The molecular alignment of polymer fibres plays a key role in enhancing the thermal and mechanical properties of polymeric materials. However, current fabrication techniques for highly aligned polymer films (HAPFs) are restricted to lab-scale production.
The new scalable fabrication process allows energy-efficient polymer fibres to be produced at low cost to suit various applications such as heat exchangers, electronic packaging and heat transfer. The researchers have successfully resolved the challenges involved in scaling and regulation of process variables.

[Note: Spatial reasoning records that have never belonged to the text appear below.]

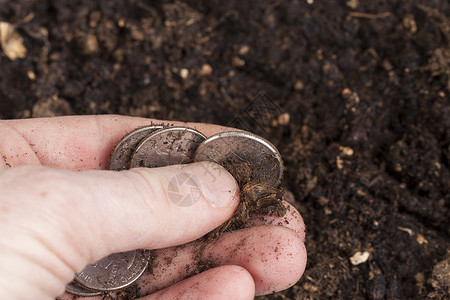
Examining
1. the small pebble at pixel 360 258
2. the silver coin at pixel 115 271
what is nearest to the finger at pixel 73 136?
the silver coin at pixel 115 271

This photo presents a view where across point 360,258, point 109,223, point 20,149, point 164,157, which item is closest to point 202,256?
point 164,157

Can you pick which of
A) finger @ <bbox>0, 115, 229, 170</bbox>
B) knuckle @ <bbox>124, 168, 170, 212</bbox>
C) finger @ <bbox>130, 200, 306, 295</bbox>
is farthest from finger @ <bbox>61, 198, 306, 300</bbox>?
finger @ <bbox>0, 115, 229, 170</bbox>

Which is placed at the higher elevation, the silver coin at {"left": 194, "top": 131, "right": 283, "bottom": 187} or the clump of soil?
the silver coin at {"left": 194, "top": 131, "right": 283, "bottom": 187}

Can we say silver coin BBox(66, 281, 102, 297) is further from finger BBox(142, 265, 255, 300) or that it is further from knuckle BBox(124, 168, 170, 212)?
knuckle BBox(124, 168, 170, 212)

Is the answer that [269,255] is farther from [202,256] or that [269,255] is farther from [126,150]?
[126,150]

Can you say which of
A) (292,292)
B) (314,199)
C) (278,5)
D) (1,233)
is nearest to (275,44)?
(278,5)

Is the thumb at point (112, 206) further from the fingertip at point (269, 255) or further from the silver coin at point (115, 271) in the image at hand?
the silver coin at point (115, 271)
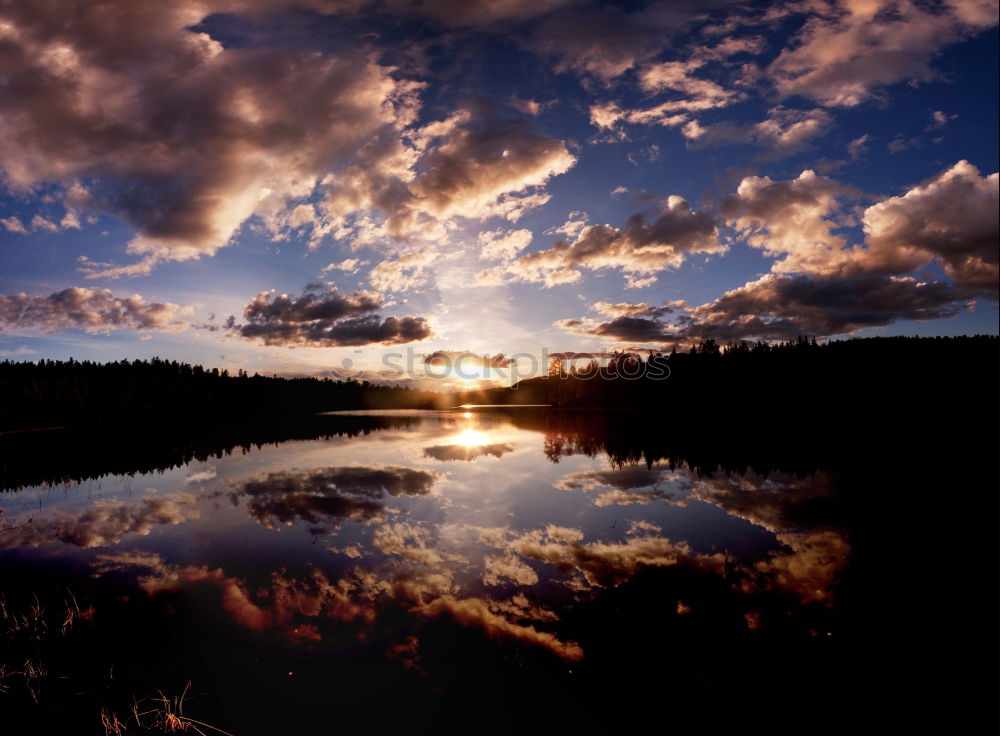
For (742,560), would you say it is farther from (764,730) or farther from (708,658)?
(764,730)

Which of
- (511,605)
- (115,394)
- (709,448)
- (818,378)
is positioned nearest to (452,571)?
(511,605)

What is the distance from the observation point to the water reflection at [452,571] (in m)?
9.15

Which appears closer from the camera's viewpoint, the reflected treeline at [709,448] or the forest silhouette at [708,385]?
the reflected treeline at [709,448]

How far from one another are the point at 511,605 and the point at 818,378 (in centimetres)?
13646

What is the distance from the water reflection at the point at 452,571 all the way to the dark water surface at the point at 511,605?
0.27 ft

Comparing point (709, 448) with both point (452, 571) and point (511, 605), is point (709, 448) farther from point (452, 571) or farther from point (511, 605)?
point (511, 605)

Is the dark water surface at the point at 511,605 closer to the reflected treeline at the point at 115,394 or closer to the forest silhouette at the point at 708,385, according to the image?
the forest silhouette at the point at 708,385

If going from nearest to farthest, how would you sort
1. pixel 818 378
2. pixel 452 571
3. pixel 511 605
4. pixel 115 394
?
pixel 511 605, pixel 452 571, pixel 818 378, pixel 115 394

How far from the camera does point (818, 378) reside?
116312 mm

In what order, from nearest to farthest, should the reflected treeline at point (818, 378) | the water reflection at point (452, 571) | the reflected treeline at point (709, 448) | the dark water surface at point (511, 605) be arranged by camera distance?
the dark water surface at point (511, 605), the water reflection at point (452, 571), the reflected treeline at point (709, 448), the reflected treeline at point (818, 378)

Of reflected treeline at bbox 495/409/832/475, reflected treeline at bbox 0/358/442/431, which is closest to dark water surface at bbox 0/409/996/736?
reflected treeline at bbox 495/409/832/475

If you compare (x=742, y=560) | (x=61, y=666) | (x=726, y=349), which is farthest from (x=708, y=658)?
(x=726, y=349)

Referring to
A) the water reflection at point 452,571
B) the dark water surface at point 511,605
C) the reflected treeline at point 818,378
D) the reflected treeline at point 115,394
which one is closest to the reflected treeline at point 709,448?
the water reflection at point 452,571

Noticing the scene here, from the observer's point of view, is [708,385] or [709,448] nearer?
[709,448]
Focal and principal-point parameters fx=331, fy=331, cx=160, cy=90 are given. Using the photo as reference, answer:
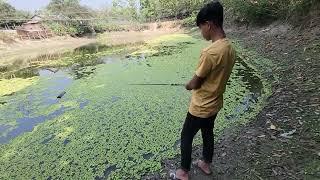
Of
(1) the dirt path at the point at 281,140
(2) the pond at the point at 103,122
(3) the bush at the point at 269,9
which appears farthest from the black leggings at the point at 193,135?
(3) the bush at the point at 269,9

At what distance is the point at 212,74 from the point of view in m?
2.59

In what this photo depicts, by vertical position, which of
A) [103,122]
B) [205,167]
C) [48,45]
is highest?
[205,167]

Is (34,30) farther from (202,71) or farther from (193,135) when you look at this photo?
(202,71)

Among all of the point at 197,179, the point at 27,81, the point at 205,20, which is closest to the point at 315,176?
the point at 197,179

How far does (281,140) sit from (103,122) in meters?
2.74

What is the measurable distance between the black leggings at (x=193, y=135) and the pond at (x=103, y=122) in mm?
612

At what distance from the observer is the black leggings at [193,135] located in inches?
111

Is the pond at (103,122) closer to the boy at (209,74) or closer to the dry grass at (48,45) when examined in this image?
the boy at (209,74)

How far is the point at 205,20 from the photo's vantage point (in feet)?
8.20

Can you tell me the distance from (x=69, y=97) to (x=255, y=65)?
4.30 metres

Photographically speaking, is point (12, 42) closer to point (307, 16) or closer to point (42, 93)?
point (42, 93)

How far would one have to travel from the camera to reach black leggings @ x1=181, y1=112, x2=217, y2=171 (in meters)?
2.83

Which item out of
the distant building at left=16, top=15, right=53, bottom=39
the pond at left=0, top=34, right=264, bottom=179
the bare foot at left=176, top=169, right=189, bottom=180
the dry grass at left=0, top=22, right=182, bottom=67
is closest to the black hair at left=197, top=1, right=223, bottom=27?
the bare foot at left=176, top=169, right=189, bottom=180

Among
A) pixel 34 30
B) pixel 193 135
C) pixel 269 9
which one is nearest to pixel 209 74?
pixel 193 135
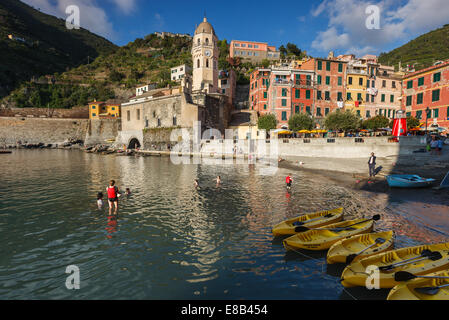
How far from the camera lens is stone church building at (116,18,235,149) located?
166 ft

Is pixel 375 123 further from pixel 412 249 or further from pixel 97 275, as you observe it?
pixel 97 275

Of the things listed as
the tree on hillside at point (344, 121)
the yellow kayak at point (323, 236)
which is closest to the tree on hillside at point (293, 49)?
the tree on hillside at point (344, 121)

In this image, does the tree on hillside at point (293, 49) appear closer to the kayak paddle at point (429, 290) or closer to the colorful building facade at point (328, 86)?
the colorful building facade at point (328, 86)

By taking advantage of the inherent high thermal conductivity of polymers' C-C bond, and a corresponding reduction in chain entanglements and defects, this process opens the door for transforming materials which are traditionally considered thermal insulators into something that is ideal for use in heat transfer applications.
Professor Gang Chen, Ph.D, of the Massachusetts Institute of Technology and Principal Investigator on the paper.
In this experiment, researchers controlled the molecular chains of the polymers through disentanglement and macroscopic plastic deformation-induced alignment in order to tweak their material properties.
When compared to traditional fabrication methods, this new technique has numerous benefits such as uniform and crystalline film production by constant-force adaptive-thickness mechanical drawing system, automated scalable platform and enhanced chain disentanglement by using Couette flow. The disentangled structure in the extruded polymer gel was made to freeze through liquid N2 cooling.
Ultra-high molecular weight polyethylene was used in the experiment, resulting in over 15m long HAPFs with crystallinity more than 99%. This technology can be combined with the existing methods of fabricating aligned polymer fibres. Film forms of polymeric fibres find applications in biomedical treatments, electronic systems and heat exchangers.
The team at MIT are now hoping to characterise the changes in polymeric structures with respect to the draw ratio, correlate the properties of the material by changing molecular weights and analyse the orientation of highly aligned polymers. The integration of this technology with electrically conductive nanofiller composites improves the electrical conductivity, thermal conductivity and tunable strength of composites for commercial applications.